Daniloff, a correspondent of U.S. News & World Report, was jailed on
espionage charges in Moscow in August and released a month later in an
arrangement that allowed an accused Soviet spy to go free.
"When the subject is Wallenberg's imprisonment and his disappearance,
where is the Congress that is so quick to act when it has a sense of
moral outrage on other matters?" Hodel said.
Hodel was joined by members of Congress and the Swedish ambassador in
calling on the Soviet Union to reveal the full circumstances
surrounding Wallenberg's imprisonment more than 40 years ago.
Sent by Sweden in the closing months of World War II to aid Nazi
victims, Wallenberg was taken prisoner by Soviet forces in Hungary. In
1957, the Soviets said he had died of a heart attack 10 years earlier,
but rumors persisted long afterward that he was still alive.
The plaque in his honor is set in granite stone on the sidewalk of
Raoul Wallenberg Place, a section of 15th Street near the Washington
Monument renamed by Congress in December. It is across the street from
the site of a U.S. museum being built in remembrance of Holocaust
victims.
The plaque's inscription, written by Annette Lantos, wife of Rep. Tom
Lantos, D-Calif, reads:
"Raoul Wallenberg's mission of mercy on behalf of the United States
behind enemy lines during World War II is unprecedented in the history
of mankind. He is responsible for saving tens of thousands of lives
during the Holocaust. A shining light in a dark and depraved world, he
proved that one person who has the courage to care can make a
difference."
Mrs. Lantos and her mother, through Wallenberg's efforts, were able to
flee Hungary to Switzerland in December 1944, according to Bob King, a
Lantos aide. As a teen-ager, the congressman was sheltered in a safe
house in Budapest set up by Wallenberg, King said.

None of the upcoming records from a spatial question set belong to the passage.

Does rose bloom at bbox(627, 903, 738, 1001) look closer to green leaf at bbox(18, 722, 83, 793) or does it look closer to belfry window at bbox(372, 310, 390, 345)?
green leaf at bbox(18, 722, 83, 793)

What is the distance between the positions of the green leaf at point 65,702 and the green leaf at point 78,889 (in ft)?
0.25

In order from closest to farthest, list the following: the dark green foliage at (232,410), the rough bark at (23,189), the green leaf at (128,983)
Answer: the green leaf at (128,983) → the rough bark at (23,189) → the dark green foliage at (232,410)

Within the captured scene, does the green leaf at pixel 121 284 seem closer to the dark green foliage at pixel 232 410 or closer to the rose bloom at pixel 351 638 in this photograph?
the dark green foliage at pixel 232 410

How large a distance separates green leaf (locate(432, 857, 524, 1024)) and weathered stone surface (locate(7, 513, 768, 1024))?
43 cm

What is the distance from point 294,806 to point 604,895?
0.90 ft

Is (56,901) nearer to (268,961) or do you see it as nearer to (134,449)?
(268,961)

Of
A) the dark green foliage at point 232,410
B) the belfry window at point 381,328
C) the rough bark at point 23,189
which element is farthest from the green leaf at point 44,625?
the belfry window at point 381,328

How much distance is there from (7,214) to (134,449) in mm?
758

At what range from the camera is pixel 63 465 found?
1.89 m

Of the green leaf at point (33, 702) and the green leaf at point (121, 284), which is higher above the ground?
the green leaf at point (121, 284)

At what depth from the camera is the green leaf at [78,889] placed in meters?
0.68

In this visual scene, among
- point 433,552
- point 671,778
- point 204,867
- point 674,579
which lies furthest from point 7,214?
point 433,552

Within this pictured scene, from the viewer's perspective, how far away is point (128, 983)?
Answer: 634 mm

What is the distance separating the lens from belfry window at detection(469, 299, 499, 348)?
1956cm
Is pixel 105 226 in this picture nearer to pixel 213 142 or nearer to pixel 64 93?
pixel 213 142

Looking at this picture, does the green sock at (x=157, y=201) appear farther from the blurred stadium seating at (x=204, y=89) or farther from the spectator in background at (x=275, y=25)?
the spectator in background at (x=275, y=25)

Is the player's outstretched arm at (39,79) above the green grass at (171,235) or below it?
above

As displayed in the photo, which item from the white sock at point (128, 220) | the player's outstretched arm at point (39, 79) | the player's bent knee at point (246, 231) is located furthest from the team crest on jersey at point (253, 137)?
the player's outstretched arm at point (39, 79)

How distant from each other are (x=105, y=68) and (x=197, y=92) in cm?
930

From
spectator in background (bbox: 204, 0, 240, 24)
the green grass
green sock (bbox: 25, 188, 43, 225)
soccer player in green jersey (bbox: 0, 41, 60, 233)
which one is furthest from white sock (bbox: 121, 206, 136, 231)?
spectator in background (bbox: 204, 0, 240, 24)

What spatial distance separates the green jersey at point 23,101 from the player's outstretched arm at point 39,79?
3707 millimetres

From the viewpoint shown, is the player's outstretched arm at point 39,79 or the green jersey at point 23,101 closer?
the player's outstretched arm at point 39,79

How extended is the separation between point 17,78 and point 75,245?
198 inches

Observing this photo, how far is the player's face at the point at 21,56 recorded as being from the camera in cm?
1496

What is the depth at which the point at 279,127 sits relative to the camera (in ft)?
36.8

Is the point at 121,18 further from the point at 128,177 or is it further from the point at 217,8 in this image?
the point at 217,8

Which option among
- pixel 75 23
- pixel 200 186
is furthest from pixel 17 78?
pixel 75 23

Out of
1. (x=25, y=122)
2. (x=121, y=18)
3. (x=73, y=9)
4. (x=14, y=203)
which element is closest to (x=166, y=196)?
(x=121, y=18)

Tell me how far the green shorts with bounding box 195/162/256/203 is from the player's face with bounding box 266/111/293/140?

Count Wilhelm Wachtmeister, the Swedish ambassador to the United
States, said U.S. actions to remember Wallenberg aid Sweden in its
efforts to learn Wallenberg's fate. "For the Swedish government and
people, Raoul Wallenberg is alive until the evidence to the contrary is
produced," he said.
Wallenberg, the scion of an influential Swedish family, was 32 when he
was dispatched by the Swedish government to Budapest in mid-1944. In
the six months before he was captured, he is credited with saving
100,000 Jews from extermination through such ruses as issuing false
Swedish passports and designating safe houses as Swedish territory.